**Source document:**
Network Telemetry Lab -Physical/Virtual Overview

🖥️ Vibranium — Physical Host (ASUS ROG Strix G16 G614PP-MS96)

AMD Ryzen 9 8940HX

2.4GHz (boost 5.2GHz) • 16 cores / 32 threads

32GB DDR5-5200

Dual-channel • Sufficient for 5+ VMs

NVIDIA RTX 5070 8GB

GPU not used for networking lab

1TB NVMe SSD

Fast I/O for VM snapshots

🧠 How vCPUs relate to physical cores & threads (SMT)

AMD Ryzen 9 8940HX: 16 physical cores, each supports Simultaneous Multi-Threading (SMT) → 32 logical processors (threads).
When you assign a vCPU to a VM in VMware Workstation, it schedules execution time across physical host threads.
Rule of thumb: Total assigned vCPUs should not exceed total host threads (32). Overcommit is possible but may cause latency.
For low-latency telemetry lab: Assign vCPUs carefully — network devices rarely need more than 2 vCPUs each.

**Stated exercise 1:**
List every line of the records below that contains the string "millimetres", treating uppercase and lowercase as distinct.

**Data supplied:**
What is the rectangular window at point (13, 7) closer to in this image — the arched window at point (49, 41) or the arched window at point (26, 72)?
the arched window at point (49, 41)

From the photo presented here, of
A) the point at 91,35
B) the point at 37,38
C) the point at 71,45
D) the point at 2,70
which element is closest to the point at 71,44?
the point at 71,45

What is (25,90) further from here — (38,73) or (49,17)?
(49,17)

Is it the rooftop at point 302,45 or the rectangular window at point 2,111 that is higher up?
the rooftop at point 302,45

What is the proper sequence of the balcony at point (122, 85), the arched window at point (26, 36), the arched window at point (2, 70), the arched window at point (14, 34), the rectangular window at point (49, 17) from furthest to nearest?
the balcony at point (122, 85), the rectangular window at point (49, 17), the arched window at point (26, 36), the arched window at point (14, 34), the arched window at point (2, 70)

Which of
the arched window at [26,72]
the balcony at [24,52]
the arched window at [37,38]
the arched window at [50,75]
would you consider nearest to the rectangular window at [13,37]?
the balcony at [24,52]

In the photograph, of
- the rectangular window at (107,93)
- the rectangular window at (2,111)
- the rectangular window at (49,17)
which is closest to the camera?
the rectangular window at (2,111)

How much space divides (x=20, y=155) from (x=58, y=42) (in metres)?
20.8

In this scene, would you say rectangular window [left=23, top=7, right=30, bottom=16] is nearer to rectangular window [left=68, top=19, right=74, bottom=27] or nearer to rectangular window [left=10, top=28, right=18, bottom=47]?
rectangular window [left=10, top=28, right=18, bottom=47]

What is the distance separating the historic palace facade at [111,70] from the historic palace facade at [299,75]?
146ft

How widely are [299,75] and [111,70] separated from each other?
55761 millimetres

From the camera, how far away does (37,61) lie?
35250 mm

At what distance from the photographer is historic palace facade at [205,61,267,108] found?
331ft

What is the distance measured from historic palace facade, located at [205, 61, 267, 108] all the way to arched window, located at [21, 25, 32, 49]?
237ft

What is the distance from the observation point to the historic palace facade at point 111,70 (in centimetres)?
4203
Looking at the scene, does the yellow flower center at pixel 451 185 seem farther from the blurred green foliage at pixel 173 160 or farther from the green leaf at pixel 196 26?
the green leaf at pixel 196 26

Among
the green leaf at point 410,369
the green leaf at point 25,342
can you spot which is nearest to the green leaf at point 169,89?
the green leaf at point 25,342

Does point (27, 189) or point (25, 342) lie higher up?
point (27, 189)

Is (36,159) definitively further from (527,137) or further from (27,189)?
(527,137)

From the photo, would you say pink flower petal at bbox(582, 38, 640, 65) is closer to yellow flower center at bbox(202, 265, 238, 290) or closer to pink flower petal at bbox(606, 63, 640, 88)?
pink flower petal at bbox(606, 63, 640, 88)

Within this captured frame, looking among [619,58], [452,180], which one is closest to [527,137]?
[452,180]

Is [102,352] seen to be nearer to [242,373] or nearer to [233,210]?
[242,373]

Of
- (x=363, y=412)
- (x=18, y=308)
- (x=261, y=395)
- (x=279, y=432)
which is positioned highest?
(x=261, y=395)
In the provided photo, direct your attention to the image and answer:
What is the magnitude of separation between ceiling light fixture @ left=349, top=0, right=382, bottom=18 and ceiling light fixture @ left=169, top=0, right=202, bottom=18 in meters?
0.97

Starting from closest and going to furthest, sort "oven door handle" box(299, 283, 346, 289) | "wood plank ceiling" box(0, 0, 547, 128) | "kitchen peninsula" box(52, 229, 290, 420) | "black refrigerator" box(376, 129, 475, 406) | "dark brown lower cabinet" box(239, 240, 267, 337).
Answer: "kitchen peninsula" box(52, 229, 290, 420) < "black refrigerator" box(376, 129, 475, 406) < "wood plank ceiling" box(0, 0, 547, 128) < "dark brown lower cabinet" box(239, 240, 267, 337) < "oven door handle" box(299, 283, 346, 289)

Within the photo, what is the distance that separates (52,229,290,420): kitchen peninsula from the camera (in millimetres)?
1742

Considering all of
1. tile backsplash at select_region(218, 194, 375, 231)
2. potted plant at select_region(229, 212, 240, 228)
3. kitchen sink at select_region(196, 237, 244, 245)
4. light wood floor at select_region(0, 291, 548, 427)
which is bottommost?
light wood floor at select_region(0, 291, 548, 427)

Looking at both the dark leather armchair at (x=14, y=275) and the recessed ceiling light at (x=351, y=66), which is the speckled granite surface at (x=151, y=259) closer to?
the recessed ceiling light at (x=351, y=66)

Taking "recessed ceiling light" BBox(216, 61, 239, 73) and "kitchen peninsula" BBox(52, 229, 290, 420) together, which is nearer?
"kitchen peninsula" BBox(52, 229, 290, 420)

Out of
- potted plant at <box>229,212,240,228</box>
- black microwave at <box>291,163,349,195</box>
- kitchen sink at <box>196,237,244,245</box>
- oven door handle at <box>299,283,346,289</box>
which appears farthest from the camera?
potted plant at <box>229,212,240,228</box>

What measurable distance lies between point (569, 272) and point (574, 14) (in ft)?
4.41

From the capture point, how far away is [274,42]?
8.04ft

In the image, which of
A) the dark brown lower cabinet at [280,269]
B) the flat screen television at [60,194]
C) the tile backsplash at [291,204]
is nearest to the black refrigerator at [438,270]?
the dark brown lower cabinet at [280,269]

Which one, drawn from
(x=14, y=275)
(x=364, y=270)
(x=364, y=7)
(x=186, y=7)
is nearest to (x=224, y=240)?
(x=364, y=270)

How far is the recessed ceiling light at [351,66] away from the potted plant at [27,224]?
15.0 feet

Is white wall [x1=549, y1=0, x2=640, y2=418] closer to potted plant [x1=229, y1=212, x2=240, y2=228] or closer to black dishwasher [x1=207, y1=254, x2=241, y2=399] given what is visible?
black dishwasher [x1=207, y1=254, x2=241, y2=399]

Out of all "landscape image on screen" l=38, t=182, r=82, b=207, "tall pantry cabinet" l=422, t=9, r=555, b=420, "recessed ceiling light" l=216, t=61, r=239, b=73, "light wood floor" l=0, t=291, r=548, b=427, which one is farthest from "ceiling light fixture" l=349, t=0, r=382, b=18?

**Stated exercise 2:**
Output, verbatim, the part of the lab overview above that opens with the words containing "GPU not used" and closes with "may cause latency.".

**Task response 1:**
55761 millimetres
Within the photo, what is the distance that separates (52,229,290,420): kitchen peninsula from the camera (in millimetres)?

**Task response 2:**
GPU not used for networking lab

1TB NVMe SSD

Fast I/O for VM snapshots

🧠 How vCPUs relate to physical cores & threads (SMT)

AMD Ryzen 9 8940HX: 16 physical cores, each supports Simultaneous Multi-Threading (SMT) → 32 logical processors (threads).
When you assign a vCPU to a VM in VMware Workstation, it schedules execution time across physical host threads.
Rule of thumb: Total assigned vCPUs should not exceed total host threads (32). Overcommit is possible but may cause latency.